Bölgesel yönetim merkezinde istihdam edilen hizmet erbabının
ücretinin istisna olması için ödemenin döviz olarak yapılması şart mıdır?
(24.03.2017 tarih ve 83703 sayılı özelge)
Gelir
Vergisi Kanunu’nun 23. maddesinin birinci fıkrasının (14/b) bendine göre,
kanuni ve iş merkezi Türkiye’de bulunmayan dar mükellefiyete tabi işverenlerin,
Ekonomi Bakanlığından alınan izne istinaden kurulan bölgesel yönetim
merkezlerinde münhasıran merkezin faaliyet izni kapsamında istihdam ettikleri
hizmet erbabına Türkiye dışında elde ettiği kazançları üzerinden döviz olarak
ödediği ücretler gelir vergisinden istisna edilmiştir.
Ekonomi
Bakanlığından alınan izne istinaden bölgesel yönetim merkezi olarak kurulan
irtibat bürosunda istihdam edilen hizmet erbabına yapılacak ücret ödemelerinin,
293 seri no.lu Gelir Vergisi Genel Tebliği’nin “Ücret istisnalarına ilişkin
düzenlemeler” başlıklı 3. bölümünde yer alan şartların bir arada sağlanması
kaydıyla, gelir vergisinden istisna edilmesi mümkün bulunmaktadır.
Diğer
taraftan, istisnanın uygulanabilmesi için söz konusu ücretin irtibat bürosunda
çalışan personele, döviz olarak veya yurt dışından gelen paraların yetkili
bankalarda bozdurulmak suretiyle Türk parası olarak ödenmesi ve döviz
bozdurulması ile ilgili belgelerin ücret bordrolarına eklenmesi gerekmektedir.
İş akdi ikale yoluyla sona eren çalışana ödenen kıdem
tazminatından gelir vergisi kesintisi yapılır mı?

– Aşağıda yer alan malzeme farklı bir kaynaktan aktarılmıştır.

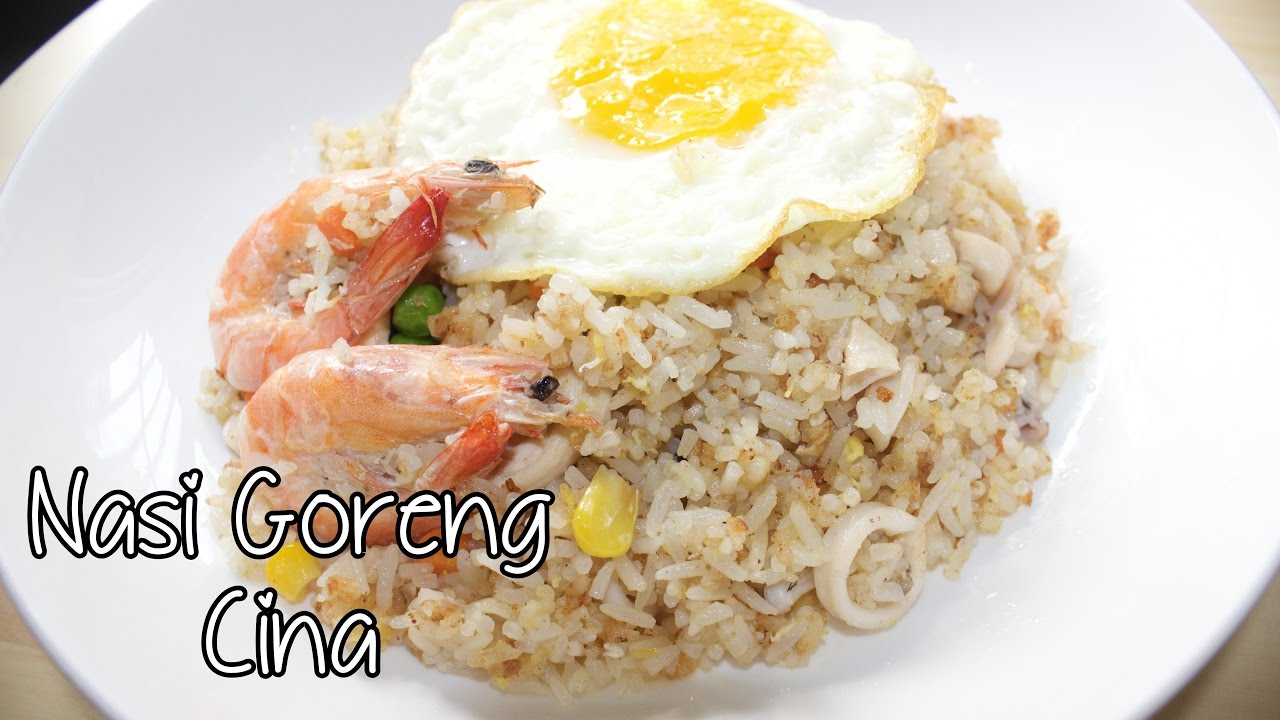 Cara Masak Nasi Goreng Cina You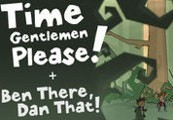 Time Gentlemen, Please! and Ben There, Dan That! Special Edition Double Pack Steam CD Key
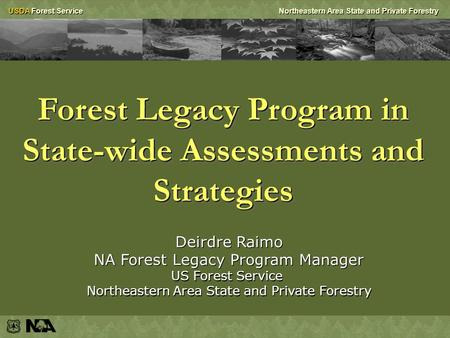 USDA Forest ServiceNortheastern Area State and Private Forestry Forest Legacy Program in State-wide Assessments and Strategies Deirdre Raimo NA Forest.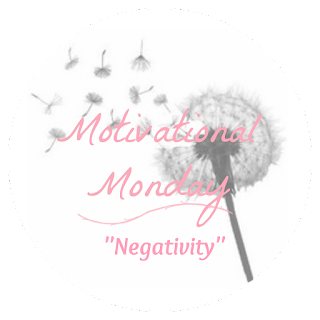 Motivational Monday #15 : Negativity | www.bubblybeauty135.com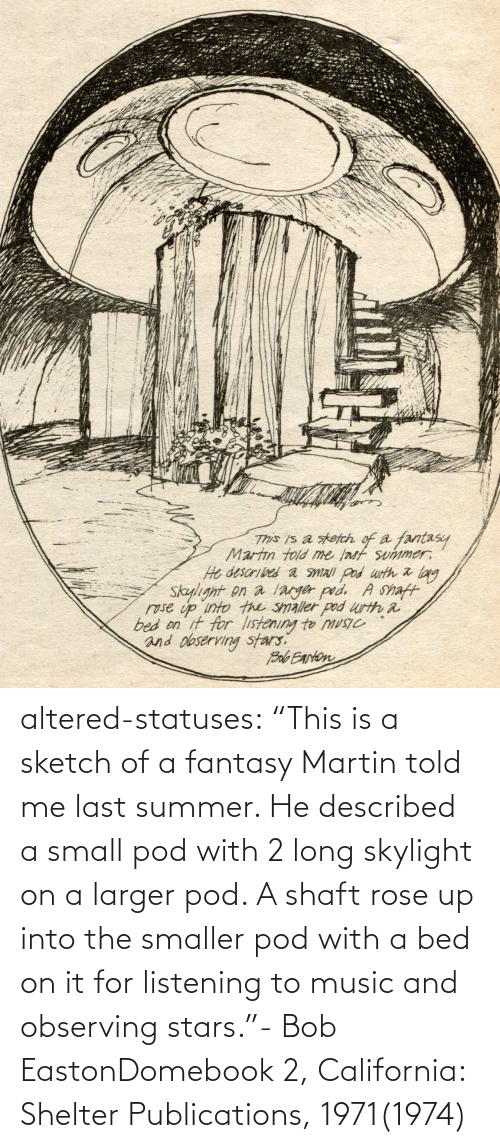 "Into: altered-statuses:  ""This is a sketch of a fantasy Martin told me last summer. He described a small pod with 2 long skylight on a larger pod. A shaft rose up into the smaller pod with a bed on it for listening to music and observing stars.""- Bob EastonDomebook 2, California: Shelter Publications, 1971(1974)"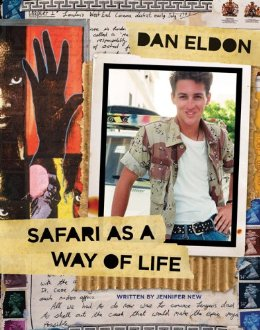 Dan Eldon Safari is a Way of Life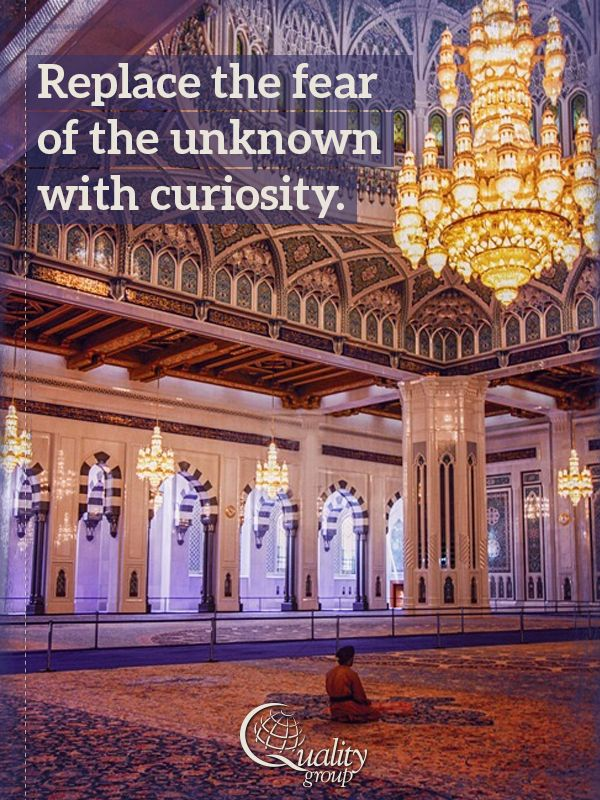 """""""Replace the fear of the unknown with curiosity"""" - inspirational travel quotes, Quality Group"""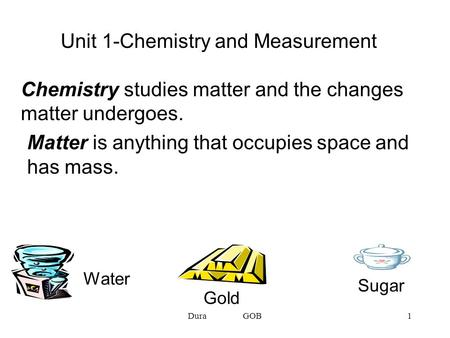 Dura GOB1 Matter is anything that occupies space and has mass. Unit 1-Chemistry and Measurement Chemistry studies matter and the changes matter undergoes.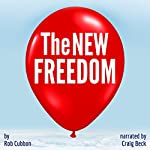 The New Freedom: Ordinary People Are Living Extraordinary Lives & So Can You! | Rob Cubbon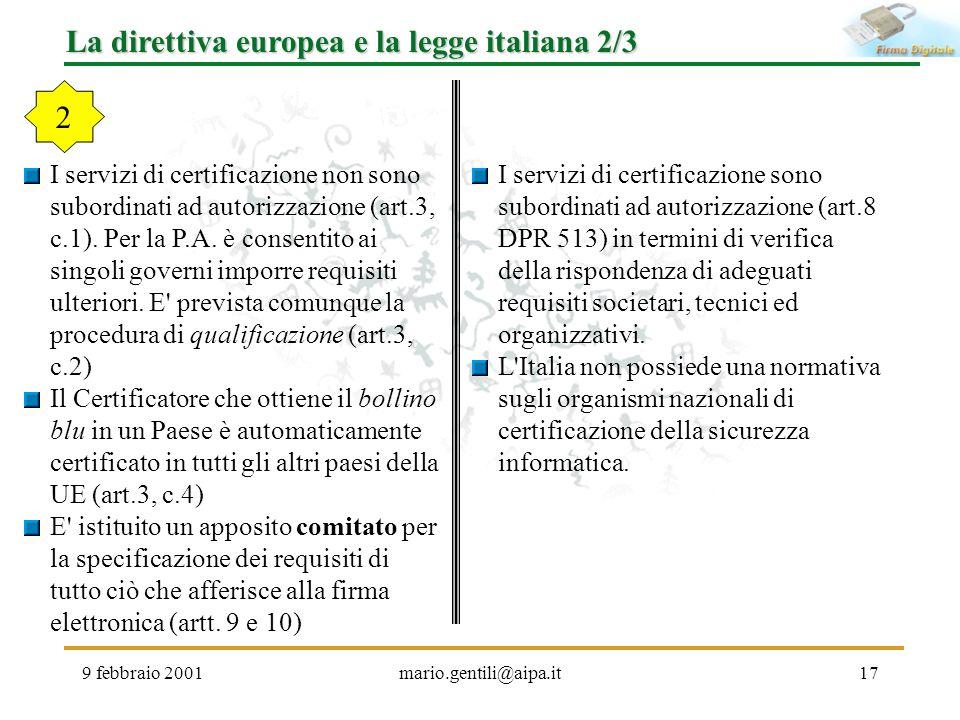 9 febbraio 2001mario.gentili@aipa.it17 La direttiva europea e la legge italiana 2/3 I servizi di certificazione non sono subordinati ad autorizzazione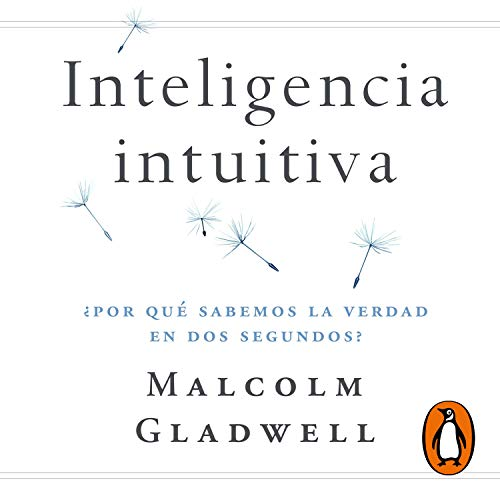 Inteligencia intuitiva [Intuitive Intelligence] Audiobook By Malcolm Gladwell cover art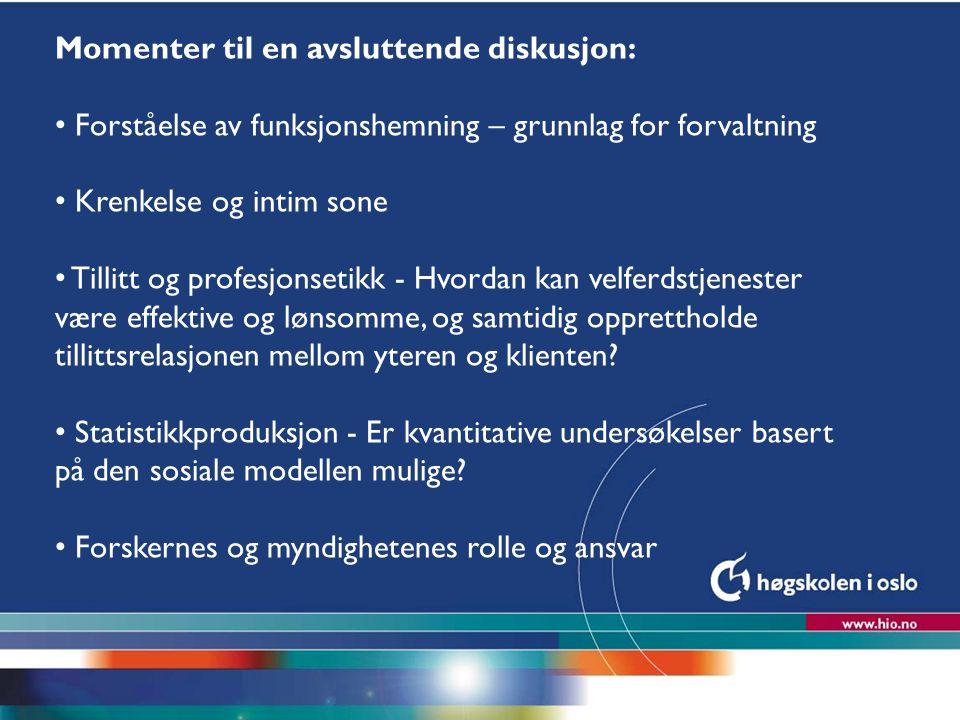 Høgskolen i Oslo Momenter til en avsluttende diskusjon: Forståelse av funksjonshemning – grunnlag for forvaltning Krenkelse og intim sone Tillitt og p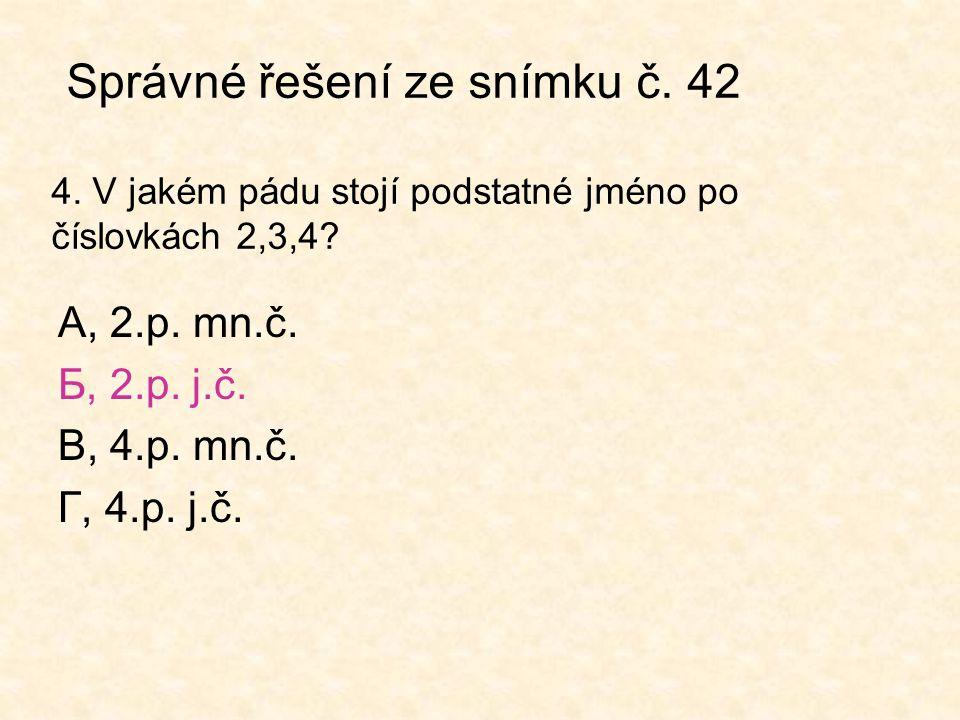 Správné řešení ze snímku č. 42 4. V jakém pádu stojí podstatné jméno po číslovkách 2,3,4? А, 2.p. mn.č. Б, 2.p. j.č. В, 4.p. mn.č. Г, 4.p. j.č.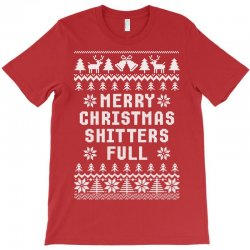Merry Christmas Shitters Full Ugly Christmas Sweater T-shirt Designed By Tshiart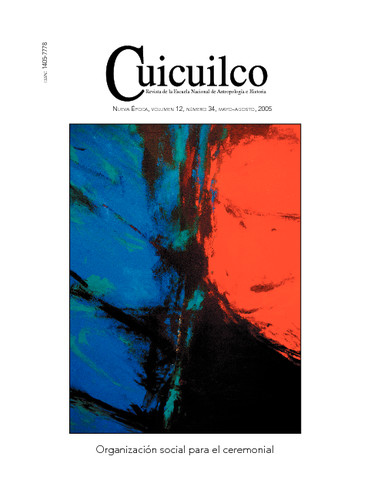 Cuicuilco Vol. 12 Num. 34 (2005) Organización social para el ceremonial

(08.03.2017 tarih ve 7775 sayılı özelge)
Kıdem
tazminatı, iş akdinin feshi hallerinde hak kazanılan bir tazminattır. Ancak
uygulamada, işçi ve işveren karşılıklı olarak anlaşmak suretiyle iş
sözleşmesini sona erdirebilmekte ve bu sözleşme (bozma sözleşmesi) ile aynı
zamanda işçiye kıdem tazminatı, ihbar tazminatı vb. hususlar dikkate alınarak
çeşitli şekillerde hesaplanan ödemelerin yapılması kararlaştırabilmektedir.
Basın
Mesleğinde Çalışanlarla Çalıştıranlar Arasındaki Münasebetlerin Tanzimi
Hakkında Kanun’un 6. maddesi kapsamında ödenen kıdem tazminatının, çalışanın
geçmişte işverene verdiği hizmet karşılığı yıpranmasının bedeli olarak ödenen
bir tazminat niteliğinde olduğu düşünüldüğünde, tarafların iş sözleşmesini
karşılıklı olarak anlaşmak suretiyle sona erdirmesi dolayısıyla, çalışana
genellikle o işyerindeki çalışma süresi de dikkate alınarak yapılan ödemenin, aynı
mahiyette bir kıdem tazminatını içerdiğinin kabulü gerekir.
Dolayısıyla,
iş akdinin taraflarca karşılıklı olarak anlaşılmak suretiyle sona erdirilmesi
dolayısıyla çalışana ödenmesi öngörülen tutarın; iş akdinin 5953 sayılı Kanun
uyarınca feshedilmesi halinde aynı çalışanın hak edeceği kıdem tazminatına
tekabül eden kısmının Gelir Vergisi Kanunu’nun 25. maddesinin 7. bendi
kapsamında kıdem tazminatı olarak dikkate alınması ve bu çerçevede söz konusu
kıdem tazminatının hizmet erbabının 24 aylığını aşmayan miktarının (hizmet ifa
etmeksizin ödenen ücretler kıdem tazminatı sayılmaz.) gelir vergisinden istisna
edilmesi, bu tutarı aşan kısmının ise hangi ad altında ödenmiş olursa olsun
gelir vergisine tabi tutulması gerekmektedir.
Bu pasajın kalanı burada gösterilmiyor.